─── Textauszug ───

Schillerslage feierte mit zahlreichen Besuchern sein 25. Dreschefest

Mathias Straßner (re.) demonstrierte das beschwerliche Pflügen mit zwei Pferdestärken. (Foto: Georg Bosse)

Jubiläumsausgabe war eine gelungene Dorfgemeinschaftsleistung

SCHILLERSLAGE (gb). Unter der Themenstellung „Korn“ hat am vergangenen Sonntag das 25. Dreschefest in Schillerslage stattgefunden. Seit 1986, immer am dritten Sonntag im September, laden die Dorfgemeinschaft und der Förderverein der Freiwilligen Ortswehr Schillerslage (FOS) zu einer anschaulichen Reise in die Vergangenheit ein, als die landwirtschaftliche Arbeit noch eine mühselige Plackerei war und alle erforderlichen Arbeitsschritte in Schwielen verursachender Handarbeit erledigt werden musste.
Den Auftakt machte ein Gottesdienst unter freiem Herbsthimmel auf dem „Dorfplatz“ unweit des Feuerwehrhauses, an dem auch der örtliche Kindergarten beteiligt war. Dort hatten etwa 250 Dorfbewohner ein Rund mit Dorfschmiede, Back-, Wein- und Kartoffelbuden sowie mit einer Muckefuck- und Milchbar aufgebaut, um den zahlreichen Besuchern die selbst hergestellten Erzeugnisse auf der Zunge zergehen zu lassen.

─── Vorgegebene Einträge ───

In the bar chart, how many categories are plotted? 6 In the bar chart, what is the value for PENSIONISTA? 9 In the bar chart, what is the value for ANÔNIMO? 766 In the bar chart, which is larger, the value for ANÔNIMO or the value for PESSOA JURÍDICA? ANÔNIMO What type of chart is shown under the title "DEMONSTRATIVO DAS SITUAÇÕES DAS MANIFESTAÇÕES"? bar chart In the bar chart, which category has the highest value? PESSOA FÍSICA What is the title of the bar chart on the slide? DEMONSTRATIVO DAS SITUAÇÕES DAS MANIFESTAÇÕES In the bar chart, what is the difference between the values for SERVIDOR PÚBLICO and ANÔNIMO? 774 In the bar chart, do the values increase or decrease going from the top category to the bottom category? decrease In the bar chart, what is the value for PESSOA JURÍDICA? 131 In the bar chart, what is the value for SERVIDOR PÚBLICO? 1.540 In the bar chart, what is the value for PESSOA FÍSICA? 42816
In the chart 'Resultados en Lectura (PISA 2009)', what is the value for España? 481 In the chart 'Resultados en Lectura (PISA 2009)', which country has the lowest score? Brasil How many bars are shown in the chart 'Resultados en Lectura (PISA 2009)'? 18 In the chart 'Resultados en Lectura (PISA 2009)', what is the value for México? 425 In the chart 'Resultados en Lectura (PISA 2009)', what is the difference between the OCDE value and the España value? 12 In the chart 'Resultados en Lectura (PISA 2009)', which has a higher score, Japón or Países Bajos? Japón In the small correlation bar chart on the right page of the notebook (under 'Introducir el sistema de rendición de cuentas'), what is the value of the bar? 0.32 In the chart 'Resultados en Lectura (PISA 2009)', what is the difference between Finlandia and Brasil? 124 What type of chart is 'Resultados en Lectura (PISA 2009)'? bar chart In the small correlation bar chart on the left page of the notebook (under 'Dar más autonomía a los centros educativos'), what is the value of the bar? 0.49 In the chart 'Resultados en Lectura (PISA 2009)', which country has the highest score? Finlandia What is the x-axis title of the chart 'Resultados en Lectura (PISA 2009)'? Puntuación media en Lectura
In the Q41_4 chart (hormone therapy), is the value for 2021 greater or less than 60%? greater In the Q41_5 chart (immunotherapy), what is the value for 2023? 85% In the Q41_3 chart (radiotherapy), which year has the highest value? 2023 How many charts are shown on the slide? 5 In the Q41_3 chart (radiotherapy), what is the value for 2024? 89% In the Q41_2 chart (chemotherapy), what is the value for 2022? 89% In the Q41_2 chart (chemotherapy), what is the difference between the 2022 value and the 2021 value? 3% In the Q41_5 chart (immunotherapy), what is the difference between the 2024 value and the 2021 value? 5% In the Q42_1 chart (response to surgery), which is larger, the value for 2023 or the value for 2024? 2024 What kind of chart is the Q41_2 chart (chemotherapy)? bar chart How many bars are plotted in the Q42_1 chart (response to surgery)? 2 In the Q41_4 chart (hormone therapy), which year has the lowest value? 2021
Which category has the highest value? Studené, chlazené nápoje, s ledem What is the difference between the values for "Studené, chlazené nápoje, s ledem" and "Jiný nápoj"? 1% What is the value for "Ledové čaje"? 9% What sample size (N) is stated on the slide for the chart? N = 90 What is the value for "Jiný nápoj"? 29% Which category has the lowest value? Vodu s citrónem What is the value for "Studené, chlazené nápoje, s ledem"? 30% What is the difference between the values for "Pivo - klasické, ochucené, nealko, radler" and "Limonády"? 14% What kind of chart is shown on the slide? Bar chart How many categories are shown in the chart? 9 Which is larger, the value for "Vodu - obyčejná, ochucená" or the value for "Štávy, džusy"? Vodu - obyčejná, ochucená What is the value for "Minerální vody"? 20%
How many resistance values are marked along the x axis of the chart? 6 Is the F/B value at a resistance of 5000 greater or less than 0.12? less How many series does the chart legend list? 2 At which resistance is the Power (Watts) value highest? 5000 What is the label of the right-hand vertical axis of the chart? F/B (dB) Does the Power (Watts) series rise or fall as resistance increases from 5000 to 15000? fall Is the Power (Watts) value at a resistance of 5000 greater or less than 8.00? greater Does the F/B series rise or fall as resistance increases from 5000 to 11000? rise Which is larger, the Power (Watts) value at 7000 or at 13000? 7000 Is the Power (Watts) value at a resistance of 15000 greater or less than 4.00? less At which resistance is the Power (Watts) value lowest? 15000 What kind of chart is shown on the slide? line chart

───

__Aufgabe A__.
Schreibe aus dem Artikel über das Dreschefest die Stelle von „Den Auftakt machte“ bis „zergehen zu lassen.“ wortgetreu ab.
__Aufgabe B__.
Führe den Artikel über das Dreschefest in Schillerslage im Anschluss an seinen letzten Satz weiter.
Das Material steht für sich und hat mit dem Artikel über das Dreschefest nichts zu tun.

__Schriftliche Antwort A__.
Den Auftakt machte ein Gottesdienst unter freiem Herbsthimmel auf dem „Dorfplatz“ unweit des Feuerwehrhauses, an dem auch der örtliche Kindergarten beteiligt war. Dort hatten etwa 250 Dorfbewohner ein Rund mit Dorfschmiede, Back-, Wein- und Kartoffelbuden sowie mit einer Muckefuck- und Milchbar aufgebaut, um den zahlreichen Besuchern die selbst hergestellten Erzeugnisse auf der Zunge zergehen zu lassen.

__Schriftliche Antwort B__.
Wie die Bauern noch vor nicht allzu langer Zeit gepfügt und geeggt haben, wurde den Zuschauern von Heiner Wehrs und Mathias Straßner wirklichkeitsnah veranschaulicht. Auch den kleinen Dreschefest-Gästen wurde es nicht langweilig. Im Aktionszelt des Kindergartens konnte gebastelt und gespielt werden. Sie konnten sich den kühlen Wind auf einer kurzen Tour mit einem älteren „Deutz“-Trecker um die Nasen wehen lassen oder im Stroh herumtollen. Und, wie auch in den vergangenen Jahren, wurden natürlich wieder Kartoffel gerodet und gestoppelt.
Den ehrenamtlichen Organisatoren liegt der volkstümliche Charakter ihres Dreschefestes sehr am Herzen. Dies ist den Schillerslagern auch im 25. Jahr ihrer bereits traditionellen Veranstaltungsreihe ausgezeichnet gelungen.